- [Using the information]
1) According to the Ebola post, in what year was the disease first detected?
2) Name the countries where, according to the Ebola post, outbreaks were reported in early 2014.
3) Continue the Ebola post from the point where it stops.

- [Page text]
Public health and public history: Rapid response to the Ebola crisis
07 March 2018 – Louise Shaw
rapid response, The Public Historian, TPH 40.1, TPH Rapid Response, disaster planning, condolence collecting
Editor’s note: This is the second post of a series that continues the conversation begun in the February 2018 issue of The Public Historian with the roundtable “Responding Rapidly to Our Communities.”
As curator of the David J. Sencer CDC Museum, I collect, present, and interpret the Centers for Disease Control and Prevention’s history. My projects have often benefited from insights provided by a historic perspective, such as exhibitions about smallpox eradication in the 1960s and ’70s and the unfolding of the AIDS epidemic in the 1980s. At the same time, CDC is constantly in the news. How to document and present contemporary events from Zika to the opioid epidemic requires nimble judgment.
In this context, I followed reports of Ebola outbreaks in Guinea, Liberia, and Sierra Leone in early 2014. As outbreaks grew into the most widespread Ebola epidemic ever encountered since the disease was first detected in 1976, I heard firsthand reports from CDC colleagues and read coverage of an epidemic spinning out of control. In August 2014, media frenzy focused on CDC and nearby Emory University Hospital when Emory treated two American health workers who had worked in Liberia. As more CDC staff were deployed to West Africa and across the United States, controversies about the global response elevated. Cases grew exponentially in the highly impacted countries, and in September, President Obama announced the escalation of the US government’s response.

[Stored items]
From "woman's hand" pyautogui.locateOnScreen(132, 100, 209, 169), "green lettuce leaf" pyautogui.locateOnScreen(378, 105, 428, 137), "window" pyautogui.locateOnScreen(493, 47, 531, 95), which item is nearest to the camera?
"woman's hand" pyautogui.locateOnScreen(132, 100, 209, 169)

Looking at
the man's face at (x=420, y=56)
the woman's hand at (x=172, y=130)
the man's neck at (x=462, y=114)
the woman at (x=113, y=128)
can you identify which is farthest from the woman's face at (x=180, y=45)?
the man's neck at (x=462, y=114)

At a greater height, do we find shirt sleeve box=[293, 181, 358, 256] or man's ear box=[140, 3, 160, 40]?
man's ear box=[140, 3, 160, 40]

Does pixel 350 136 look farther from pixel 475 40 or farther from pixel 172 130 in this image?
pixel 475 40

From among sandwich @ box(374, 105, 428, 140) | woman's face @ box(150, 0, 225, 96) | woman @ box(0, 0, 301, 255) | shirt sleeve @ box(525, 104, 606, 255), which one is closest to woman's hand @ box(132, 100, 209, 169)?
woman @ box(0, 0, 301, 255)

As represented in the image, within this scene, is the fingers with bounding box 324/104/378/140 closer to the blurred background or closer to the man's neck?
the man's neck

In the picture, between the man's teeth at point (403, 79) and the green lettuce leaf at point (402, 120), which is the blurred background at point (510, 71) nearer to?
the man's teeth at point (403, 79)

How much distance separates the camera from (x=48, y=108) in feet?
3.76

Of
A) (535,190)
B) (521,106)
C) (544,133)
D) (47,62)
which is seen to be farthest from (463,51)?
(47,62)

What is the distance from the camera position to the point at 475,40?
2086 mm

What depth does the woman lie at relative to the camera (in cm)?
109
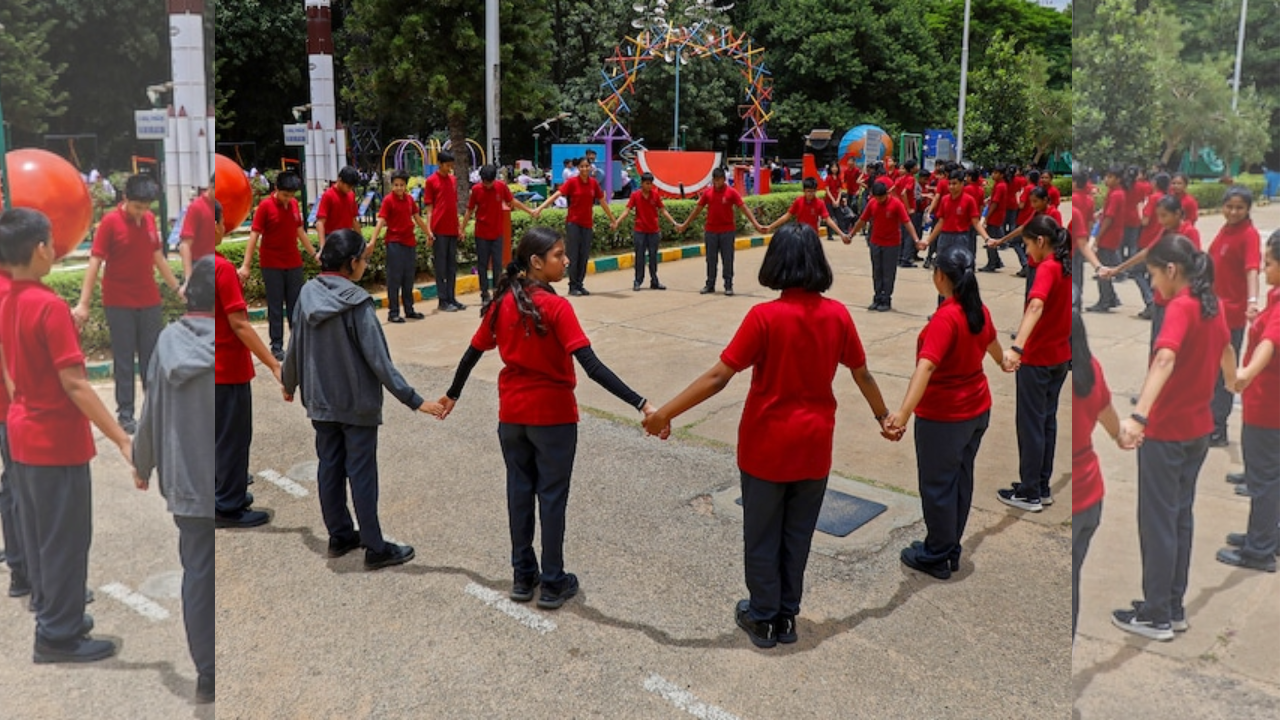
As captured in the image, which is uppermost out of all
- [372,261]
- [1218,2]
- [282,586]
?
[1218,2]

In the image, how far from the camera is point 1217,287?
2762 mm

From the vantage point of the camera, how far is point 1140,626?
290 cm

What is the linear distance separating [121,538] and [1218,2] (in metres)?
2.96

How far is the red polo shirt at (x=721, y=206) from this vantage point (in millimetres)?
11992

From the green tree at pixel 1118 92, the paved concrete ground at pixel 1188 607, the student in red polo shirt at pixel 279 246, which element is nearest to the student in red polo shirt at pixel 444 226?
the student in red polo shirt at pixel 279 246

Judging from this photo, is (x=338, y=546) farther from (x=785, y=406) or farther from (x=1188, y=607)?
(x=1188, y=607)

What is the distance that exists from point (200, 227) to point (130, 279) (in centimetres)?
17

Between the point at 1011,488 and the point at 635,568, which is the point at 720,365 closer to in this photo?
the point at 635,568

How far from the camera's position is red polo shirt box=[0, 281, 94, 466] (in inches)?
73.3

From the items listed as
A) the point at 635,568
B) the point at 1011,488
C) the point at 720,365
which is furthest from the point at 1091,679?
the point at 1011,488

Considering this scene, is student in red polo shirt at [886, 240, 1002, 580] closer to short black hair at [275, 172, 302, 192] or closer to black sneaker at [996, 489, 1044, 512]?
black sneaker at [996, 489, 1044, 512]

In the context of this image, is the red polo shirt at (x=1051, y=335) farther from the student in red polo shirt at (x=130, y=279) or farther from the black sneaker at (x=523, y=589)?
the student in red polo shirt at (x=130, y=279)

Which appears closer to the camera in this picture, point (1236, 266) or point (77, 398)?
point (77, 398)

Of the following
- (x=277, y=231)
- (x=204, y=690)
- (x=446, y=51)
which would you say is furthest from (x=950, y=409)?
(x=446, y=51)
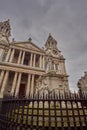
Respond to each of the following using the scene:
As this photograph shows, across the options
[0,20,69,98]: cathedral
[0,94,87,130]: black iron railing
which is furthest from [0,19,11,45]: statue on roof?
[0,94,87,130]: black iron railing

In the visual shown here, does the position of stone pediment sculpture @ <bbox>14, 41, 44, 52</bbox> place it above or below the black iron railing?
above

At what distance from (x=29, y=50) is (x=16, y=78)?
934cm

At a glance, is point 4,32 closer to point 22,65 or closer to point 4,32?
point 4,32

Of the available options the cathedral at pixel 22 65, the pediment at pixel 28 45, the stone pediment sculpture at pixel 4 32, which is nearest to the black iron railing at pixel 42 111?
the cathedral at pixel 22 65

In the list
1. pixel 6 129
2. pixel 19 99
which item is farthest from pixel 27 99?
pixel 6 129

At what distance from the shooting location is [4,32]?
27719 millimetres

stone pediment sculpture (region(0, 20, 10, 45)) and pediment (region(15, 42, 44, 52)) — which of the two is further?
pediment (region(15, 42, 44, 52))

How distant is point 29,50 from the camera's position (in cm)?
2664

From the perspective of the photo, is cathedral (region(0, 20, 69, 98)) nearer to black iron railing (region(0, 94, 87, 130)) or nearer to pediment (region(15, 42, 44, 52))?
pediment (region(15, 42, 44, 52))

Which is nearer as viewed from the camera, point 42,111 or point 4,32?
point 42,111

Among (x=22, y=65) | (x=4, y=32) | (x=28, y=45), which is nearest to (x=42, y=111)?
(x=22, y=65)

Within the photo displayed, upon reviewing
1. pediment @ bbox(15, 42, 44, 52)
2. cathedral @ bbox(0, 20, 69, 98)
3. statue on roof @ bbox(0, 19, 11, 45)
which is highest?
statue on roof @ bbox(0, 19, 11, 45)

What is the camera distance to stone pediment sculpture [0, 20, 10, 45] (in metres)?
25.1

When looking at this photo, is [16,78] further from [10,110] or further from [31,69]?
[10,110]
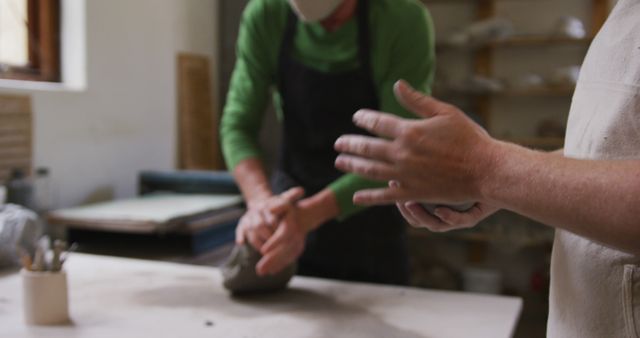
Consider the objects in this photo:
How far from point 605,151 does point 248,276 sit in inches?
32.1

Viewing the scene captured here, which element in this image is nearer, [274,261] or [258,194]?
[274,261]

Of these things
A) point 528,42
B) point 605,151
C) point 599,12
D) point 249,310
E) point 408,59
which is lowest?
point 249,310

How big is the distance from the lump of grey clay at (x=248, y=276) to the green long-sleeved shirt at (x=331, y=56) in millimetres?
216

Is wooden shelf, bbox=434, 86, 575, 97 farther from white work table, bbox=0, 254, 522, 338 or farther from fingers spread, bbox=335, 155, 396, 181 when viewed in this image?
fingers spread, bbox=335, 155, 396, 181

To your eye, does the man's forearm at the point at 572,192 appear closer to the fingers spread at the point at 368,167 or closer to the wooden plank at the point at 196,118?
the fingers spread at the point at 368,167

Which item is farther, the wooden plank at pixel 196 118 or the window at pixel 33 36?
the wooden plank at pixel 196 118

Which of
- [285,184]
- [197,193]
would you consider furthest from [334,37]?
[197,193]

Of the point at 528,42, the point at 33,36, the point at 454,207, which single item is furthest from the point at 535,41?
the point at 454,207

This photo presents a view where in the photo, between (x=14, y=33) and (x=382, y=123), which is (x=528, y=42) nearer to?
(x=14, y=33)

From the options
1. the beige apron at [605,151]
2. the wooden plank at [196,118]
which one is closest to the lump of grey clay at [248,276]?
the beige apron at [605,151]

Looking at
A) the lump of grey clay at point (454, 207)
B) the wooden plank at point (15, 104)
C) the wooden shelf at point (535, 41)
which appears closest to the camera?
the lump of grey clay at point (454, 207)

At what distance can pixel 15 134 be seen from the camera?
6.90 feet

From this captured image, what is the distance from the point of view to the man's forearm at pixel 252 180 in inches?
58.8

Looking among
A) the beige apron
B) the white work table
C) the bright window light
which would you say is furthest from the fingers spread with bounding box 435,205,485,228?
the bright window light
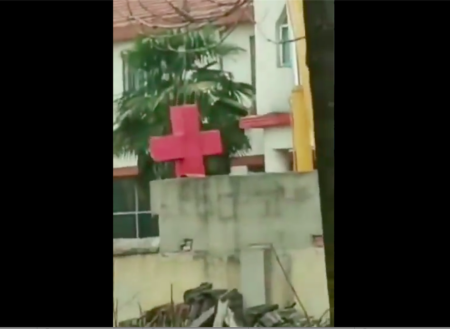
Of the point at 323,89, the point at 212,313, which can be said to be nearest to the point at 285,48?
the point at 323,89

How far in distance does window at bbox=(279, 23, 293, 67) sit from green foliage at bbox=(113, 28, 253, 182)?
0.25 metres

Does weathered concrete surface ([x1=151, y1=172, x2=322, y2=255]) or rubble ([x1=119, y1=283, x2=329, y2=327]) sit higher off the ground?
weathered concrete surface ([x1=151, y1=172, x2=322, y2=255])

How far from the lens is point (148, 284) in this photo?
3.63 meters

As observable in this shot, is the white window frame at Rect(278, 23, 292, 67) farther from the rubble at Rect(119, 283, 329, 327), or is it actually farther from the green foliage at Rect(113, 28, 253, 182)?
the rubble at Rect(119, 283, 329, 327)

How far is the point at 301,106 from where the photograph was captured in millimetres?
3602

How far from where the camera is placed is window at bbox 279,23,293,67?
11.9 ft

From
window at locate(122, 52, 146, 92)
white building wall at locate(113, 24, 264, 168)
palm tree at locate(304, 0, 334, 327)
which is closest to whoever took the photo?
palm tree at locate(304, 0, 334, 327)

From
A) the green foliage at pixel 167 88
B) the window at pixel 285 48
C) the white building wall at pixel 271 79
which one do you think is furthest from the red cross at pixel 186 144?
the window at pixel 285 48

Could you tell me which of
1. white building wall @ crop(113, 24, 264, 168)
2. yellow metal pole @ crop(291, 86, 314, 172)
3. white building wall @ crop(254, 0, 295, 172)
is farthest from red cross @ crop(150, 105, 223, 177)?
yellow metal pole @ crop(291, 86, 314, 172)

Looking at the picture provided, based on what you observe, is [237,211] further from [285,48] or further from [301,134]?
[285,48]

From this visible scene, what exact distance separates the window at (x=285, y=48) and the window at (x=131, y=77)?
2.48 ft
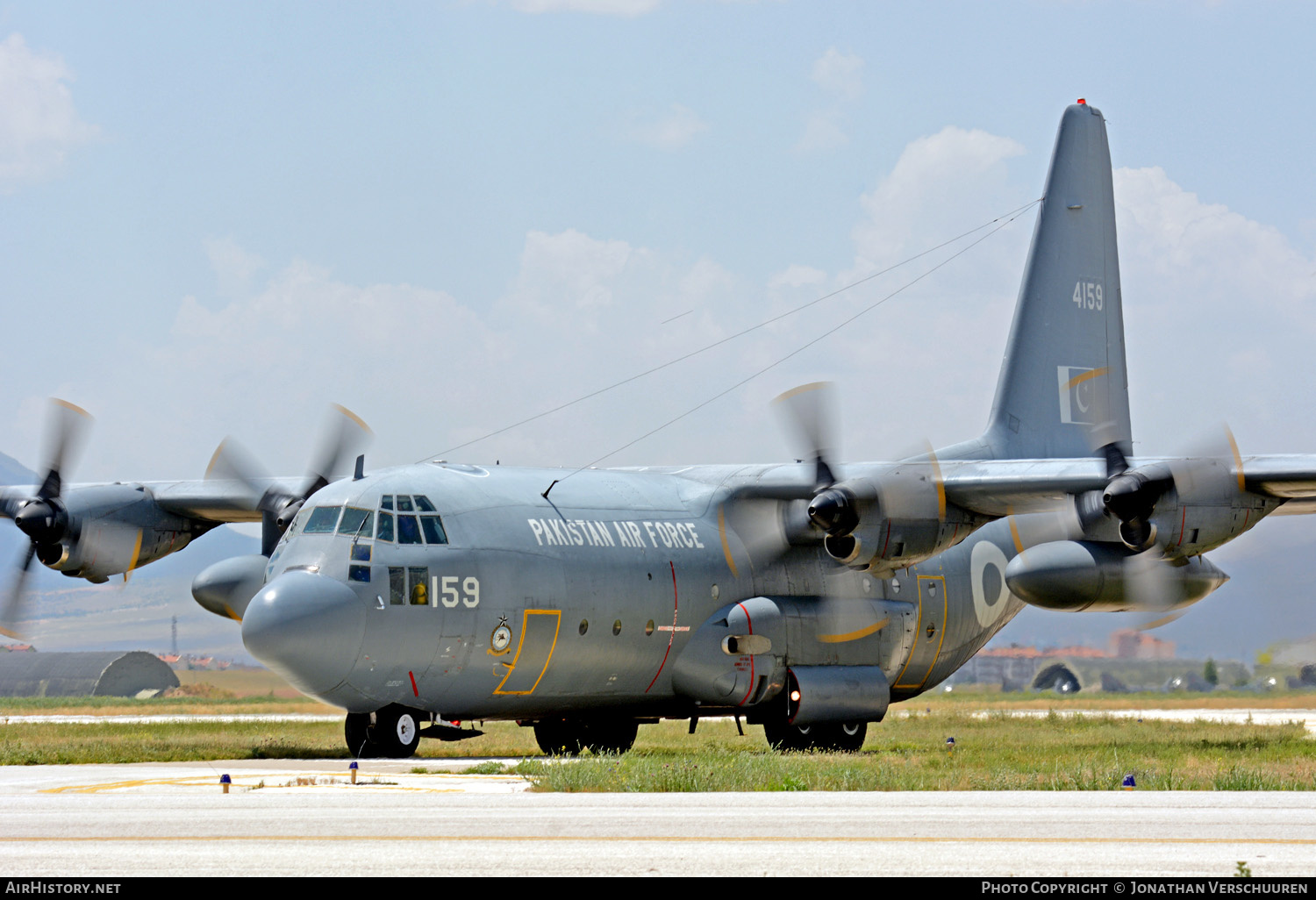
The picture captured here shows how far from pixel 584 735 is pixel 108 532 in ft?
27.4

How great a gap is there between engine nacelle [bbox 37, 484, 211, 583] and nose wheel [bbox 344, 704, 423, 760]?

- [Answers for the tasks]
1) 1976

2) Guinea, Liberia, and Sierra Leone

3)
Clearly, we were living in extraordinary times, and the museum made documenting the epidemic a priority. In September 2014, we made a call within CDC for Ebola-related artifacts and documents, describing it as “Rapid Response Collecting,” using a term that had been part of public health lexicon since the 1950s and that had only recently been appropriated by museums. Despite the intensity of the situation (by the time the epidemic was controlled, nearly 4,000 CDC staff had participated), responders donated items such as diaries, posters, T-shirts, community gifts, and photographs, which formed the foundation of our now extensive Ebola collection. We archived internal documents, such as incident management reports and communication resources, and tracked the extensive media coverage, including print articles, broadcast, and websites.
The epidemic was still very much going on in early 2015 when I began conceptualizing a major exhibition. An exercise in contemporary history, I wanted its scope to be far broader that just a focus on CDC: not only was CDC part of a large global response, but also it was critical to tell the stories of the people most impacted by Ebola—the citizens of Guinea, Liberia, and Sierra Leone. I created an exhibition framework that went through eighteen revisions informed by unfolding events and by input provided by CDC responders, US government partners such as USAID, and NGOs such as The Carter Center, Médecins Sans Frontières, and Focus 1000. It was critical to be flexible as the story unfolded in real time, and to dive deeply, but diplomatically, into its many controversies.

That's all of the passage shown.